→ What is being asked: List every line of the listing below that contains the word "pixel". Case counts.

* * * * * * * * *

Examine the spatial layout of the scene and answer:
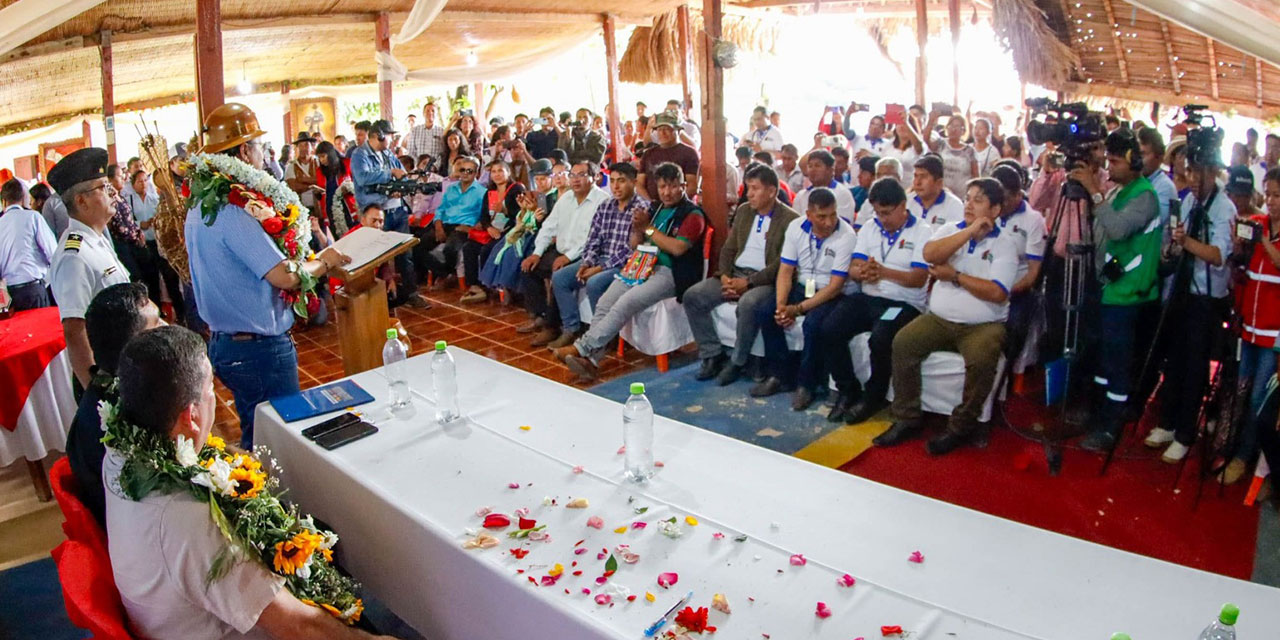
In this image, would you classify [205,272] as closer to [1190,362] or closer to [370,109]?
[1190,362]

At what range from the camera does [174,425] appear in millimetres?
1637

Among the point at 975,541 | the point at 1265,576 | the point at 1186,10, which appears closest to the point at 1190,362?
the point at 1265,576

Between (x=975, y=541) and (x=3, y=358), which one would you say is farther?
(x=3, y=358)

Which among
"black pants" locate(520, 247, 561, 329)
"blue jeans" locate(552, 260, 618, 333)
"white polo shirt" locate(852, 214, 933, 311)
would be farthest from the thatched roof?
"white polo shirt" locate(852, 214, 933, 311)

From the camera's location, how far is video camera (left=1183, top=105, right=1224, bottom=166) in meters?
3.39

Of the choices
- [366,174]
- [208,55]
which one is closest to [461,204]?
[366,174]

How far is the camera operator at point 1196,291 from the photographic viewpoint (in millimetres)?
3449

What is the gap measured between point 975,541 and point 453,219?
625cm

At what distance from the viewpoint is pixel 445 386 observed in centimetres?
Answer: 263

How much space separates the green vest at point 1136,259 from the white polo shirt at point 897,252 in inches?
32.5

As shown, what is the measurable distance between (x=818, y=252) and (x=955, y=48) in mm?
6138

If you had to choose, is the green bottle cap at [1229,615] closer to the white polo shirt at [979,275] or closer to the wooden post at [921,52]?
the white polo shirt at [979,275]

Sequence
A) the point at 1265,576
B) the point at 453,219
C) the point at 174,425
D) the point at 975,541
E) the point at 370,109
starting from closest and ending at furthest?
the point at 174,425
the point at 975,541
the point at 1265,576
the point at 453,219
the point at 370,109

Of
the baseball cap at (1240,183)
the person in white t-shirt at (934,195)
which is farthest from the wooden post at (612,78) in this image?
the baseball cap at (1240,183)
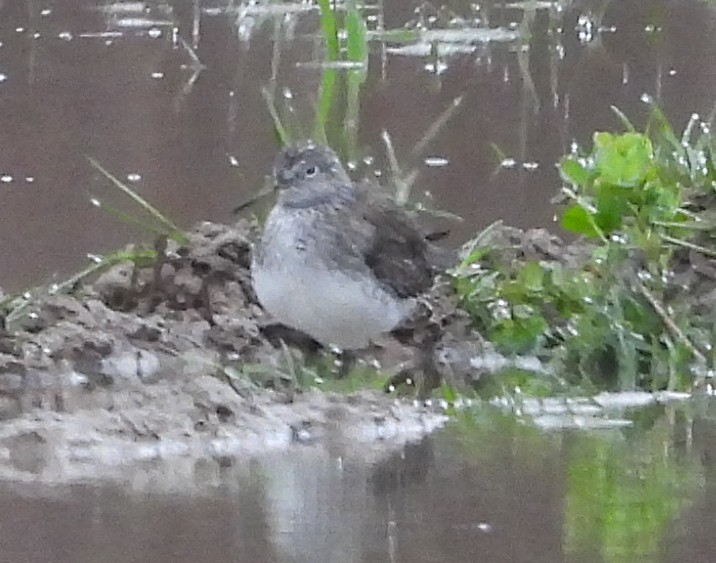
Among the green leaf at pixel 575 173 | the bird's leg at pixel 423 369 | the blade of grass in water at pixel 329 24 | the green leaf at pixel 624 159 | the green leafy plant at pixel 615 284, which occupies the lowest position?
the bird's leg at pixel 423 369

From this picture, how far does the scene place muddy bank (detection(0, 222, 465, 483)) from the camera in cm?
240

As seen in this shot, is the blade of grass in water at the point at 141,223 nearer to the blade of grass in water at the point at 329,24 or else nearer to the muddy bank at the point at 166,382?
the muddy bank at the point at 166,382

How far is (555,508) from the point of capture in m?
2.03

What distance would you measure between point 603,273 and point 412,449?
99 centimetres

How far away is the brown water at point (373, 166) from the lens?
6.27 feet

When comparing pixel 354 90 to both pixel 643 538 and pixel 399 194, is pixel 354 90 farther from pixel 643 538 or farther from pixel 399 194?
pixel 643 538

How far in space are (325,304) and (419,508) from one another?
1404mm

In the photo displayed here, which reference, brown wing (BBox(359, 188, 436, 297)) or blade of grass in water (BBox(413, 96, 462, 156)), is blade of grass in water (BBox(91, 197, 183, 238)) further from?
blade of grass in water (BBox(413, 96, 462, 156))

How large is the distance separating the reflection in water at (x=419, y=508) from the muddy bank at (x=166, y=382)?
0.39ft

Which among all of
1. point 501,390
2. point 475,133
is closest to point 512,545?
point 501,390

* * * * * * * * *

→ Complete response:
At what distance from the viewpoint is pixel 445 386 observed in centimetres?
Among the green leaf at pixel 575 173 | the bird's leg at pixel 423 369 | the blade of grass in water at pixel 329 24 | the green leaf at pixel 624 159 | the green leafy plant at pixel 615 284, which occupies the lowest position?
the bird's leg at pixel 423 369
When comparing pixel 354 90 to both pixel 643 538 and pixel 399 194, is pixel 354 90 farther from pixel 643 538 or farther from pixel 399 194?
pixel 643 538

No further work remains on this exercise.